-- START --
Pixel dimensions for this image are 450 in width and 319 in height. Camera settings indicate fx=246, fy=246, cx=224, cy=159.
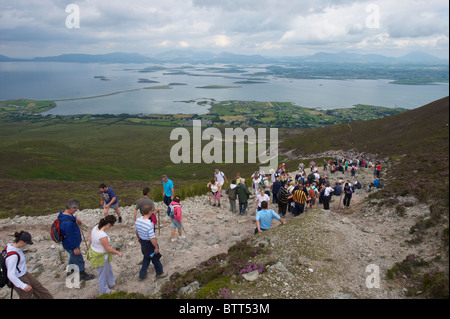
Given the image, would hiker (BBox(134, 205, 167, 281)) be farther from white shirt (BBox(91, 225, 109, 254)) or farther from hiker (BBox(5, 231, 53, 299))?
hiker (BBox(5, 231, 53, 299))

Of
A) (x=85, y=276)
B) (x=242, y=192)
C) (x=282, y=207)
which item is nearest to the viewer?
(x=85, y=276)

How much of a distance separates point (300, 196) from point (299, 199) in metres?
0.17

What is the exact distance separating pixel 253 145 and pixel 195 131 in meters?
43.3

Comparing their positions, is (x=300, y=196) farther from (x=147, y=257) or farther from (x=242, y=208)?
(x=147, y=257)

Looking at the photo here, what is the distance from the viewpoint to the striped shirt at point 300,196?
41.5ft

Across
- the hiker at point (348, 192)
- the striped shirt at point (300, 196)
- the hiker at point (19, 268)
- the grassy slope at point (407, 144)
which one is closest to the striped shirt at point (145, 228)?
the hiker at point (19, 268)

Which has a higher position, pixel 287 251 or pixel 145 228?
pixel 145 228

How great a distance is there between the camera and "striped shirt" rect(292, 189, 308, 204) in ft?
41.5

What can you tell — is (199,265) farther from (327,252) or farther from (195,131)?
(195,131)

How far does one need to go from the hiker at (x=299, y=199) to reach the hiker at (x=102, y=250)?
8975 mm

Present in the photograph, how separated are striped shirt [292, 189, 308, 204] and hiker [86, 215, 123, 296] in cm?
897

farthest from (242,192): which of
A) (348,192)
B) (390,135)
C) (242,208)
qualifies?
(390,135)

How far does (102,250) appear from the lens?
Result: 657cm

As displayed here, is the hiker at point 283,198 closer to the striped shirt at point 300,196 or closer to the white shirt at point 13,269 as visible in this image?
the striped shirt at point 300,196
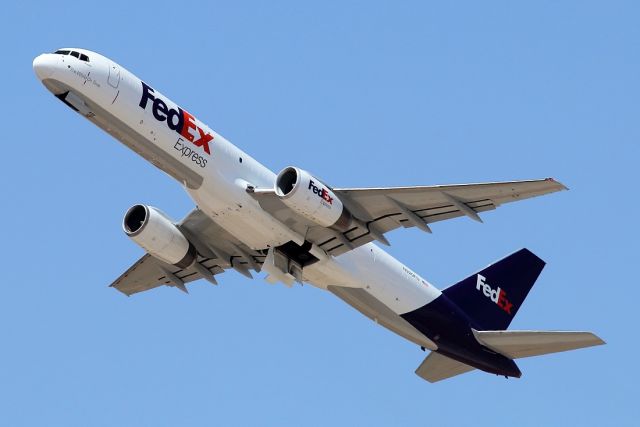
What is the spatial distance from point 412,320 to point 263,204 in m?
8.31

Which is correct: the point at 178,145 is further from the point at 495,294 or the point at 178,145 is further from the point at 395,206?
the point at 495,294

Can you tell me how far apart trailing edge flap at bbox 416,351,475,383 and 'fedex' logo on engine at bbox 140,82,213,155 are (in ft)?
44.7

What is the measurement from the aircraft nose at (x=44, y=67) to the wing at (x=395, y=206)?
7.66 metres

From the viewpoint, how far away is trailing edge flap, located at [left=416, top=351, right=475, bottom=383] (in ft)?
153

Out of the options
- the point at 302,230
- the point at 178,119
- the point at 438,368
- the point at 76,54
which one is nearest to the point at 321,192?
the point at 302,230

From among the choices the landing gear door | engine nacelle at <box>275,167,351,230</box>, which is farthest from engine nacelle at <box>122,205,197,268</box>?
engine nacelle at <box>275,167,351,230</box>

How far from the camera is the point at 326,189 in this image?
127ft

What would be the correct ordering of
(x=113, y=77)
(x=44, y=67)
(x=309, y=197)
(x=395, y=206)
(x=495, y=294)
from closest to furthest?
(x=44, y=67) → (x=113, y=77) → (x=309, y=197) → (x=395, y=206) → (x=495, y=294)

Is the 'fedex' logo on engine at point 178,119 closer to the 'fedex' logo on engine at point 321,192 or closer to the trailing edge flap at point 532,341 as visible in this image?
the 'fedex' logo on engine at point 321,192

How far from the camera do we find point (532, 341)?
4403 cm

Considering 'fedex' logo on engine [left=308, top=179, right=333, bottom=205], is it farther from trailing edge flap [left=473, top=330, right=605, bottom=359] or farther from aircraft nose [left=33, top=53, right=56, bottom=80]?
trailing edge flap [left=473, top=330, right=605, bottom=359]

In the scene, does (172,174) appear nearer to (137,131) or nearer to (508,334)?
(137,131)

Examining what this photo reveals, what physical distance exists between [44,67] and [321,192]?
962 cm

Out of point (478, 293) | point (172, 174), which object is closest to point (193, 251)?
point (172, 174)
-- END --
* [REQUEST] Quote the entries above word for word. Leave the images out.

* [THE REPLY]
Pixel dimensions for this image are 450 in width and 319 in height. Camera settings indicate fx=246, fy=246, cx=224, cy=159.
Given the image, would hiker (BBox(134, 205, 167, 281)) be farther from white shirt (BBox(91, 225, 109, 254)) or farther from hiker (BBox(5, 231, 53, 299))?
hiker (BBox(5, 231, 53, 299))

Of
A) (x=85, y=276)
B) (x=242, y=192)
C) (x=282, y=207)
which item is nearest to the viewer?
(x=85, y=276)

How much of a distance separates point (300, 196) from point (299, 199) in metres?
0.17

What is the exact distance separating pixel 253 145 and pixel 195 131 in meters?
43.3

Comparing their positions, is (x=300, y=196) farther from (x=147, y=257) or farther from (x=242, y=208)?
(x=147, y=257)

Looking at the photo here, what is the distance from the viewpoint to the striped shirt at point 300,196?
41.5ft

Across
- the hiker at point (348, 192)
- the striped shirt at point (300, 196)
- the hiker at point (19, 268)
- the grassy slope at point (407, 144)
which one is closest to the striped shirt at point (145, 228)?
the hiker at point (19, 268)

Which has a higher position, pixel 287 251 or pixel 145 228?
pixel 145 228

How great a distance is there between the camera and "striped shirt" rect(292, 189, 308, 204) in ft?
41.5

What can you tell — is (199,265) farther from (327,252) or farther from (195,131)?
(195,131)

How far does one need to go from the hiker at (x=299, y=199) to reach the hiker at (x=102, y=250)?
8975 mm

Present in the photograph, how separated are striped shirt [292, 189, 308, 204] and hiker [86, 215, 123, 296] in cm?
897

farthest from (242,192): which of
A) (348,192)
B) (390,135)
C) (242,208)
qualifies?
(390,135)

How far does (102,250) appear from the lens?
Result: 657cm

As displayed here, is the hiker at point 283,198 closer to the striped shirt at point 300,196 or closer to the white shirt at point 13,269 as visible in this image?
the striped shirt at point 300,196
What is the spatial distance from point 412,320 to point 263,204 in m?
8.31

Which is correct: the point at 178,145 is further from the point at 495,294 or the point at 178,145 is further from the point at 395,206?
the point at 495,294

Can you tell me how far apart trailing edge flap at bbox 416,351,475,383 and 'fedex' logo on engine at bbox 140,82,213,155 are (in ft)?
44.7

What is the measurement from the aircraft nose at (x=44, y=67) to the wing at (x=395, y=206)?
7.66 metres

From the viewpoint, how far away is trailing edge flap, located at [left=416, top=351, right=475, bottom=383] (in ft)?
153

Out of the options
- the point at 302,230
- the point at 178,119
- the point at 438,368
- the point at 76,54
which one is nearest to the point at 321,192?
the point at 302,230

From among the choices the landing gear door | engine nacelle at <box>275,167,351,230</box>, which is farthest from engine nacelle at <box>122,205,197,268</box>?
engine nacelle at <box>275,167,351,230</box>

How far from the camera is the point at 326,189 in this image?
127ft

What would be the correct ordering of
(x=113, y=77)
(x=44, y=67)
(x=309, y=197)
(x=395, y=206)
(x=495, y=294)
from closest to furthest?
(x=44, y=67) → (x=113, y=77) → (x=309, y=197) → (x=395, y=206) → (x=495, y=294)

Is the 'fedex' logo on engine at point 178,119 closer to the 'fedex' logo on engine at point 321,192 or closer to the trailing edge flap at point 532,341 as visible in this image?
the 'fedex' logo on engine at point 321,192

How far from the camera do we find point (532, 341)?
4403 cm

Considering 'fedex' logo on engine [left=308, top=179, right=333, bottom=205], is it farther from trailing edge flap [left=473, top=330, right=605, bottom=359] or farther from aircraft nose [left=33, top=53, right=56, bottom=80]?
trailing edge flap [left=473, top=330, right=605, bottom=359]

In the scene, does (172,174) appear nearer to (137,131) or nearer to (508,334)?
(137,131)

Examining what this photo reveals, what physical distance exists between [44,67] and [321,192]?
962 cm

Out of point (478, 293) | point (172, 174), which object is closest to point (193, 251)?
point (172, 174)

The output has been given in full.